*Instructions for the task*: Give the lines from the one containing "Between the net" through the end of the rows as a Markdown table with the columns No. and Line, numbering each line and leaving out blank lines.

(Spatial relationship rows)
=====

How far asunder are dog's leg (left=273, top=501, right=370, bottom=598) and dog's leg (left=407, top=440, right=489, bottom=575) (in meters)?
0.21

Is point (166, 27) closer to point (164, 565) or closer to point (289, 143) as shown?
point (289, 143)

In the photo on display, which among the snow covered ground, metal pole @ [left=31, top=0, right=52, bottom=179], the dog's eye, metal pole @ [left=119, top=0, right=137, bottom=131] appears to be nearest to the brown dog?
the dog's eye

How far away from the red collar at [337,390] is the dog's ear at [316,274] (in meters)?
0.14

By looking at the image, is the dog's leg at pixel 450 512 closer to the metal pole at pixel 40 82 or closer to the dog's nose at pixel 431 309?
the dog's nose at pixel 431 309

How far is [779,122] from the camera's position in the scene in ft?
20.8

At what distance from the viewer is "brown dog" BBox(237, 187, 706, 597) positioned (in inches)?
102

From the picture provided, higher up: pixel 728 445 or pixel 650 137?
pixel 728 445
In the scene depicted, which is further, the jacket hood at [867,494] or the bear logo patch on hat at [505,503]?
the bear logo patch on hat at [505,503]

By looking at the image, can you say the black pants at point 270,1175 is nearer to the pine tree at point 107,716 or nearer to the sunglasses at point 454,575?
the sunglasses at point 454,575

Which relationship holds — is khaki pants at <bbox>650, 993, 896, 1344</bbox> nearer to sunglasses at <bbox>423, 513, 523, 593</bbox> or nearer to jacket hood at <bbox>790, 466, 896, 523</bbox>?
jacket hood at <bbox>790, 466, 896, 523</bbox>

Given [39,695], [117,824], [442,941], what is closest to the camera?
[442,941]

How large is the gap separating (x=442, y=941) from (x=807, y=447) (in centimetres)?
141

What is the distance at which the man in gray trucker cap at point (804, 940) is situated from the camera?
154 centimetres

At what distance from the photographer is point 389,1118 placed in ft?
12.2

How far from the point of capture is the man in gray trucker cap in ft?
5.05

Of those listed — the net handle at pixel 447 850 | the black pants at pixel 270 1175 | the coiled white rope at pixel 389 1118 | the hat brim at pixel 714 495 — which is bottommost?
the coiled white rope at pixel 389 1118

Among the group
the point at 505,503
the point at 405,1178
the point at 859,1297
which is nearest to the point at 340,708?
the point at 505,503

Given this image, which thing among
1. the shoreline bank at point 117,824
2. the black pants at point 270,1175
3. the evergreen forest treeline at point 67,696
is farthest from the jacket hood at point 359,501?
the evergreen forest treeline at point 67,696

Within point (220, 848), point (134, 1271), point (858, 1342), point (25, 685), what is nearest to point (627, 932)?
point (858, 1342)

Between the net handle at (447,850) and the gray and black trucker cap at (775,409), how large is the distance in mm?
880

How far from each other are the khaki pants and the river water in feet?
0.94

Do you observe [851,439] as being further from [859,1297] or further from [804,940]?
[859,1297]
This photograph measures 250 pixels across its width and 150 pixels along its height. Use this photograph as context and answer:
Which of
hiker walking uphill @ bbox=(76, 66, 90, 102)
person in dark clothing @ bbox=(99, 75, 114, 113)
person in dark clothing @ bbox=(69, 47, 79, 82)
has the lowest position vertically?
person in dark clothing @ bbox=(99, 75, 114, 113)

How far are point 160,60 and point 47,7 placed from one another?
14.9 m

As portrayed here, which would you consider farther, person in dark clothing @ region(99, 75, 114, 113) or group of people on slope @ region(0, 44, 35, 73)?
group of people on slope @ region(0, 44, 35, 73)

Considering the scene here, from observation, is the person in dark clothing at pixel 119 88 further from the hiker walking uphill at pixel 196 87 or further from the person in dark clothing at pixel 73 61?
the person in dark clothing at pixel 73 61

=====

*Solution below*:
| No. | Line |
|---|---|
| 1 | Between the net handle at (447,850) and the gray and black trucker cap at (775,409), how large is the distance in mm? |
| 2 | 880 |
| 3 | How far from each other are the khaki pants and the river water in feet? |
| 4 | 0.94 |
| 5 | Do you observe [851,439] as being further from [859,1297] or further from [804,940]? |
| 6 | [859,1297] |
| 7 | This photograph measures 250 pixels across its width and 150 pixels along its height. Use this photograph as context and answer: |
| 8 | Which of |
| 9 | hiker walking uphill @ bbox=(76, 66, 90, 102) |
| 10 | person in dark clothing @ bbox=(99, 75, 114, 113) |
| 11 | person in dark clothing @ bbox=(69, 47, 79, 82) |
| 12 | has the lowest position vertically? |
| 13 | person in dark clothing @ bbox=(99, 75, 114, 113) |
| 14 | How far are point 160,60 and point 47,7 placed from one another? |
| 15 | 14.9 m |
| 16 | As portrayed here, which would you consider farther, person in dark clothing @ region(99, 75, 114, 113) or group of people on slope @ region(0, 44, 35, 73)? |
| 17 | group of people on slope @ region(0, 44, 35, 73) |
| 18 | Considering the scene here, from observation, is the person in dark clothing at pixel 119 88 further from the hiker walking uphill at pixel 196 87 or further from the person in dark clothing at pixel 73 61? |
| 19 | the person in dark clothing at pixel 73 61 |